Pour les personnes transsexuelles, faisant le choix d’une hormonothérapie et d’opérations, le parcours est compliqué et long. Ce sont des processus forcément médicalisés et donc soumis à l’approbation de médecins. En 1953, le transsexualisme est créé comme maladie mentale en France, et le mal-être et la honte liés à la société sont remplacés par la maladie. Les psychiatres prennent alors le pouvoir sur le parcours médical des trans et décident de ce qui est possible pour elles et eux. En 2010, la France est le premier pays du monde à sortir le transsexualisme de la liste des maladies mentales. Le parcours médical reste cependant encore marqué par la nécessité (non codifiée par une loi) d’un parcours pluridisciplinaire dont un psy qui autorise l’opération. Mais les choses s’améliorent, lentement. La prise en charge financière des soins est assurée par l’assurance maladie. Le parcours reste long à cause des procédures et à cause de la rareté des équipes capables d’assurer la chirurgie génitale dans de bonnes conditions. Il est aussi possible de se faire opérer à l’étranger, plus rapidement mais sans assurance de la prise en charge par la sécurité sociale.

Suppression de la mention du sexe à l’état civil

D’autres discriminations résultent du découpage absolu de la population en deux sexes. À la naissance, chaque enfant se voit assigner un sexe, dans la plupart des cas sur la base de l’apparence des organes génitaux. Un humain naît garçon ou fille. Dans les cas d’indétermination, de non-évidence, il faut quand même décider et trancher dans le… sexe. Les personnes nées intersexuées se sont organisées pour lutter contre la barbarie chirurgicale et il arrive, quand les parents sont suffisamment ouverts et à l’aise , que la décision soit reportée à plus tard et confiée à la personne concernée. Même si ­certaines choisiront de rester anatomiquement intersexe, il faudra choisir un sexe administratif, rentrer dans une case. Le tribunal de grande instance de Tours a accepté en 2015 que soit inscrit, à l’état civil d’une personne intersexe, « sexe neutre », la cour d’appel d’Orléans est revenue sur la décision en mars de cette année. L’état civil a des conséquences sur la vie en général. Ne pas avoir l’apparence de son prénom complique les démarches auprès de toute administration et rend quasi impossible l’accès au travail. C’est notamment au nom de la difficulté à avoir un travail « normal » que certaines associations trans défendent la prostitution. Cette position nous apparaît inacceptable. La solution réside à nos yeux dans la lutte pour la démolition des préjugés et du système de discriminations.

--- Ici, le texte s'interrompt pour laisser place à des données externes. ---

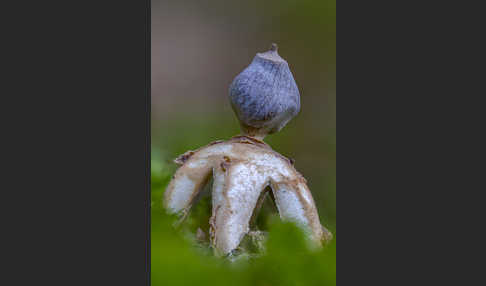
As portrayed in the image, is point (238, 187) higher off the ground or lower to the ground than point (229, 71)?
lower

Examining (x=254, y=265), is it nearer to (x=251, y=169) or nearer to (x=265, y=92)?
(x=251, y=169)

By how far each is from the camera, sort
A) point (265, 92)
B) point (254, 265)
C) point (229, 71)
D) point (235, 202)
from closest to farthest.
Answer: point (254, 265), point (235, 202), point (265, 92), point (229, 71)

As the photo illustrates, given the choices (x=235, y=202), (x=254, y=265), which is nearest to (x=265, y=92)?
(x=235, y=202)

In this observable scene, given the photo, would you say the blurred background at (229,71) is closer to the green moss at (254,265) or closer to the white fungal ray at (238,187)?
the white fungal ray at (238,187)

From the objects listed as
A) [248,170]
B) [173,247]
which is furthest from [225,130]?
[173,247]

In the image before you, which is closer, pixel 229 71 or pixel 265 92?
pixel 265 92

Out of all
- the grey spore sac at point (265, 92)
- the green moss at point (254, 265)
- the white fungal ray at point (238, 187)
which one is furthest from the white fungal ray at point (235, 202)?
the grey spore sac at point (265, 92)

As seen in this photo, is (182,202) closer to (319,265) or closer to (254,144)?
(254,144)
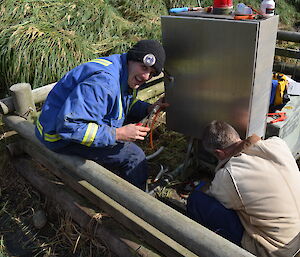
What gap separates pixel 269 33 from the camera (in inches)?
102

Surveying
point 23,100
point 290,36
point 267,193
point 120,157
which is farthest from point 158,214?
point 290,36

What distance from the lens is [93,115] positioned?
2.49 meters

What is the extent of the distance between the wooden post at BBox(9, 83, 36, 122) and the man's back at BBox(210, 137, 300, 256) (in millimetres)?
2138

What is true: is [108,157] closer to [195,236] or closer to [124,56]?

Jusqu’à récemment, changer de prénom d’usage était possible par décision du tribunal d’instance, en établissant les problèmes posés par le fait d’être classé comme du sexe opposé et donc de ne pas avoir la tête de ses papiers. Changer de sexe était subordonné à des conditions médicales dont l’irréversibilité (c’est à dire la stérilisation pour certains juges) et à l’avis des psy, ce qui fait que nombre de trans (en particulier celles et ceux qui n’éprouvaient pas le besoin d’être opérés) devaient se contenter du changement de prénom d’usage. Ce qui laissait possible la discrimination au travail et partout où le numéro de Sécu est demandé.

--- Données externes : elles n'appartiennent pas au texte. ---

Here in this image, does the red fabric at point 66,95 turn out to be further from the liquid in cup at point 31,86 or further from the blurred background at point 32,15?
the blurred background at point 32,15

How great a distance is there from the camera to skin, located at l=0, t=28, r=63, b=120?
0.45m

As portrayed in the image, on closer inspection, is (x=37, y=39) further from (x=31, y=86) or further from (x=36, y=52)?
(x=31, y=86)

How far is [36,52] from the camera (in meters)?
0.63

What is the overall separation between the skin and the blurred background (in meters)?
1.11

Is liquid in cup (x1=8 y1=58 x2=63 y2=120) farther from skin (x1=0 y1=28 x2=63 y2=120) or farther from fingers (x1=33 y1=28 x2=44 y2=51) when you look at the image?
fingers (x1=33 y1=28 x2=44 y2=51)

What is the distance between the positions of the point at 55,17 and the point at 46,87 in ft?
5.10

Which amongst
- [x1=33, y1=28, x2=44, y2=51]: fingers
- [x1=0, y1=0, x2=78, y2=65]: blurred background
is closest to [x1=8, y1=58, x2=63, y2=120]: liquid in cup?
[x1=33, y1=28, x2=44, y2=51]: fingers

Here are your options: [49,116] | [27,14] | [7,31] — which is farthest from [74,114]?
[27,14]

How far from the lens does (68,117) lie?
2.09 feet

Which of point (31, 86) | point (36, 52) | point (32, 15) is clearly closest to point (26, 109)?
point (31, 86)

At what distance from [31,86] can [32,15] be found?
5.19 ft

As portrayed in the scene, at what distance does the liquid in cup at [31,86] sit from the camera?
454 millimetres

La procédure de changement de sexe à l’état civil a été simplifiée par une loi de juillet 2016 qui attend ses décrets d’application. La procédure reste judiciarisée mais il sera possible d’établir, par des témoignages par exemple, le vécu dans le genre opposé à son genre sur le papier pour en obtenir la modification. Sous réserve que les juges ne fassent pas une autre interprétation de la loi en rétablissant des conditions médicales. Il sera ensuite possible de changer son prénom devant un officier d’état civil. Cette loi ne satisfait pas complètement les revendications qui étaient de pouvoir changer d’état civil par simple déclaration.

Une revendication que partagent les féministes est la suppression de la mention du sexe à l’état civil. Et sur tous les formulaires possibles, la suppression des cases M et F, des mentions M. ou Mme qui n’ont aucun intérêt. Il restera à considérer que tous les prénoms sont possibles pour tous les humains.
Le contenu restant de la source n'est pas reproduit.